On the heels of being crowned the 2013 King of Louisiana Seafood thanks to his speckled trout Perdu dish, chef Cody Carroll is looking to open a new restaurant to complement his Hot Tails Restaurant in New Roads.

But Carroll, who lives in Baton Rouge and is a graduate of both LSU and the Louisiana Culinary Institute, is weighing a big decision. Either he can try to replicate the success of his restaurant in Baton Rouge, or set his sights a bit higher and try to establish himself among the world-class chefs of New Orleans.

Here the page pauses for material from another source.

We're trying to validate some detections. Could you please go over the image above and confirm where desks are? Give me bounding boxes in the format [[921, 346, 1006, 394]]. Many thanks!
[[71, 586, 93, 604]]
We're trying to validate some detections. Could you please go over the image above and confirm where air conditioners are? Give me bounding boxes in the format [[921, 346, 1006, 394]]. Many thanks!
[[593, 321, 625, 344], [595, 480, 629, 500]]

“Baton Rouge—although it has definitely evolved—is still not a destination for the food industry. In New Orleans, you have people flying in from all over the world who are coming to dine out,” says Carroll, who is looking at possible locations in both cities. “That’s a huge difference to a chef.”

But while New Orleans offers the chance for chefs like Carroll to really test and hone their culinary craft, the Crescent City is also a bigger risk. In the areas Carroll is considering in the city, primarily the French Quarter and Central Business District, it’s virtually impossible to purchase a location, and leases are much more expensive than in Baton Rouge.

“In New Roads, my wife [Samantha] and I bought and built this restaurant ourselves, and that’s really what we’d prefer to do with the new restaurant,” says Carroll, who has taken a first-place award in the local Fęte Rouge competition the past two years.

Carroll likens Hot Tails Restaurant, which he opened three years ago, to Baton Rouge eateries like Sammy’s or Mike Anderson’s Seafood. He’s confident a replication of the New Roads restaurant in Baton Rouge would be successful.

“I know Hot Tails would be awesome in Baton Rouge. That kind of restaurant goes over very well there,” he says. “But as a chef, of course, I kind of want to go beyond that.”

Carroll has dreams of owning a “more upscale” restaurant along the lines of Galatoire’s Bistro or Beausoleil.

“But doing that kind of upscale restaurant in Baton Rouge is tough,” he says. “Right now, I’m at the point as a chef of asking myself: What do I really want to do?”

Carroll isn’t giving himself much time to make his next big career decision. He knows the newness of his 2013 King of Louisiana Seafood win—which came at the Louisiana Seafood Promotion and Marking Board’s annual cookoff in New Orleans last week—will eventually fade.

“We really want to make a decision and have the new restaurant in development this summer, and use this win while the fire is still hot,” Carroll says. “Whatever I decide, it’s going to be a challenge any way you look at it.”